To the contrary, they did so because the decision to spend, tax and borrow is the very essence of state power. There is no possibility of democracy — for better or worse — if these fundamental powers are removed from popular control. Yet that’s exactly what helicopter money policy would do. Based on Keynesian gobbledygook about the purported gap between full-employment or “potential GDP” and actual output and employment, the FOMC would essentially set a target for the federal deficit.
At one level, of course, it is to be expected that the people’s elected representatives would relish this “expert” cover for ever-bigger deficits and the opportunity to wallow in the pork barrel allocation of the targeted tax cuts and spending increases.
There is surely not a single hard-core New Dealer turning in his grave who could have imagined a better scheme for priming the pump. Yet helicopter money turns the inherently dangerous idea of fiscal borrowing in a democracy into an outright monetary fraud, and that prospect is sure to kindle vestigial fears of the public debt even among today’s politicians
At the end of the day, “helicopter money” is just a desperate scam emanating from the world’s tiny fraternity of central bankers who have walked the financial system to the brink, and are now trying to con the casino into believing they have one more magic rabbit to pull out of the hat.
They don’t. That’s because helicopter money will not pass the laugh test even in the Imperial City, and, more importantly, because it takes two branches of the state to tango in the process of implementation. Unlike ZIRP and QE, helicopter money requires the peoples’ elected representatives to play, and to do so on an expedited basis.
Congress and the White House must generate large incremental expansions of the fiscal deficit — so that the central bankers can buy it directly from the U.S. Treasury, and then credit the government’s accounts at the Federal Reserve with funds conjured from thin air.
But this assumes there is still a functioning government in Washington and that politicians have been 100% cured of their lingering fears of the public debt. But what is going to cause helicopter money to be a giant dud — at least in the U.S. — is that neither of these conditions are extant.
Regardless of whether the November winner is Hillary or The Donald, there is one thing certain. There will be no functioning government come 2017. Washington will be the site of a political brawl of deafening and paralyzing aspect — like none in U.S. history, or ever.
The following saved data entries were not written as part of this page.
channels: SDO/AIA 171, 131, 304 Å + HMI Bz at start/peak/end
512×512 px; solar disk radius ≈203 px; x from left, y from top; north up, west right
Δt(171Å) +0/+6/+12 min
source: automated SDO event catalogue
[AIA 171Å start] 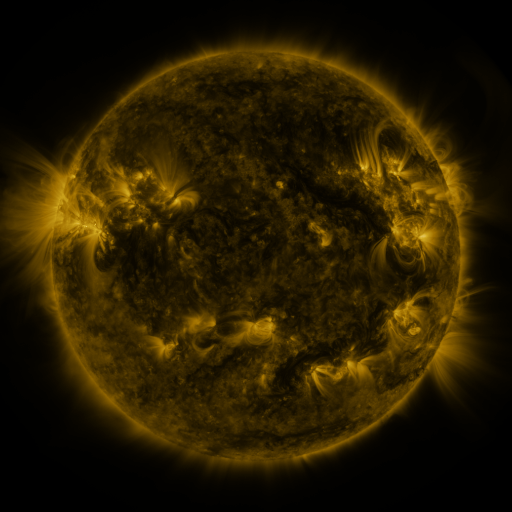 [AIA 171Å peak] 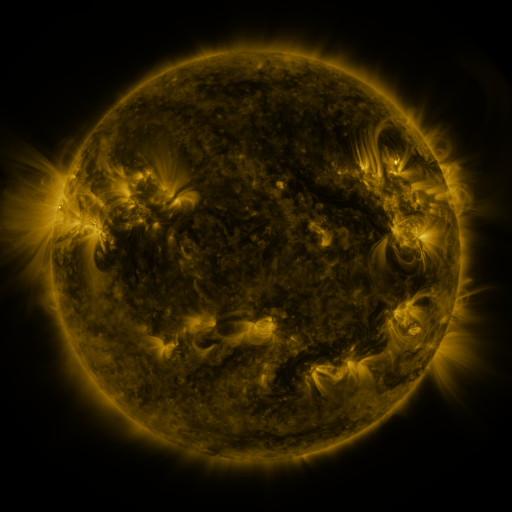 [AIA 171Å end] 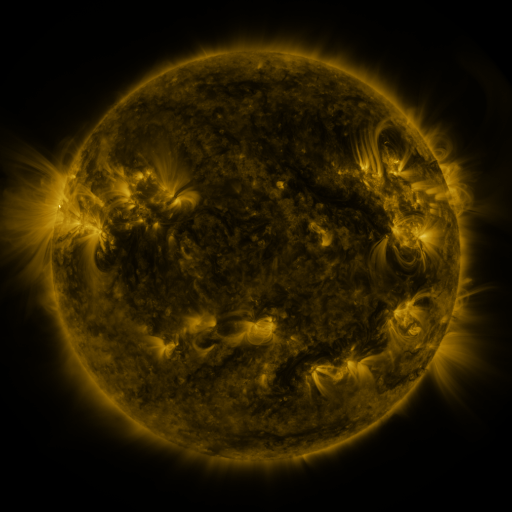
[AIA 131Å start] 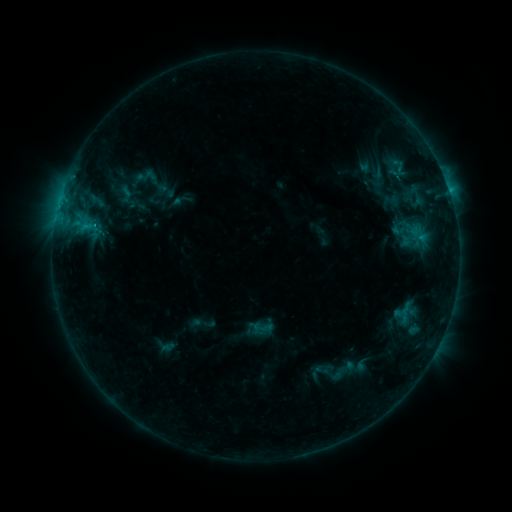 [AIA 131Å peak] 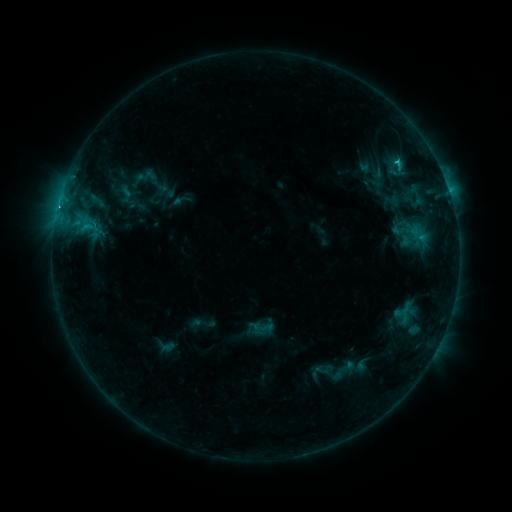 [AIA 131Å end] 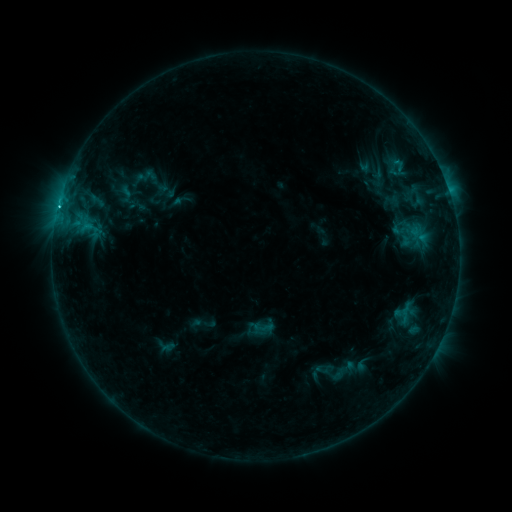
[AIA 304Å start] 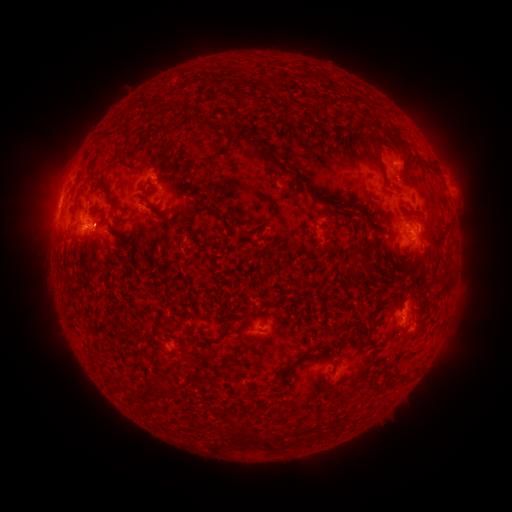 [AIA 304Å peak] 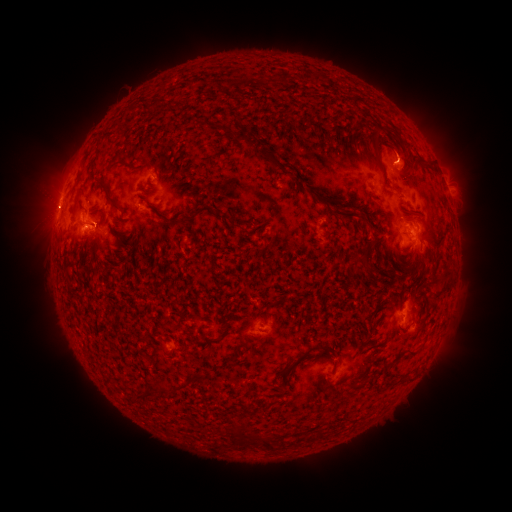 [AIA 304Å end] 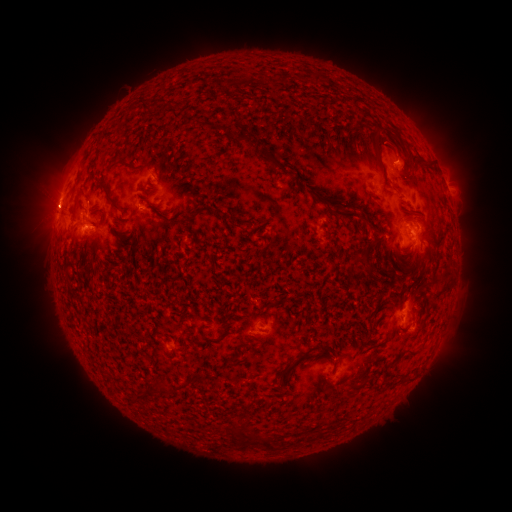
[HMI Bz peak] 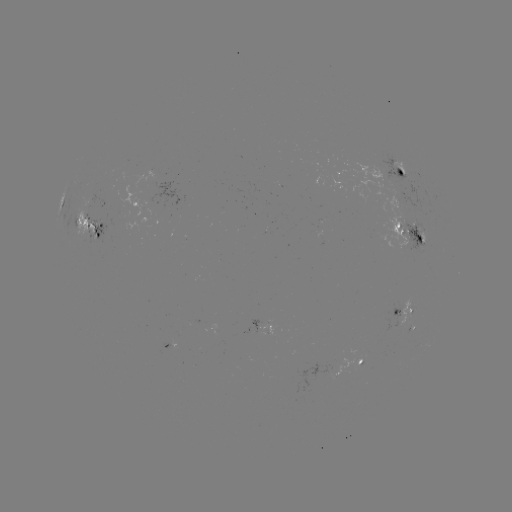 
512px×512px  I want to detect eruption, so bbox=[377, 124, 426, 179].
The reality of rapidly swelling deficits even before enactment of a massive helicopter money fiscal stimulus program will scare the wits out of conservative politicians, and much of the electorate, too.
What fools like Bernanke haven’t reckoned with is that sheer common sense has not yet been driven from the land. In fact, outside of the groupthink of a few dozen Keynesian academics and central bankers, the very idea of helicopter money strikes most sensible people as preposterous, offensive and scary.
Even if Wall Street talks it up, there will be massive, heated, extended and paralyzing debate in Congress and the White House about it for months on end. There is virtually no chance that anything that even remotely resembles the Bernanke version of helicopter money could be enacted into law and become effective before 2018.
If Trump is elected the fiscal process will lapse into confrontation and paralysis for an indefinite spell. And if Hillary is elected, the Republican House will become a killing field for almost anything she proposes, and most especially the rank Keynesian apostasy of outright and massive debt monetization.
Yet absent a massive new round of monetary juice like helicopter money, the stock market will not be able to avoid its Wile E. Coyote moment.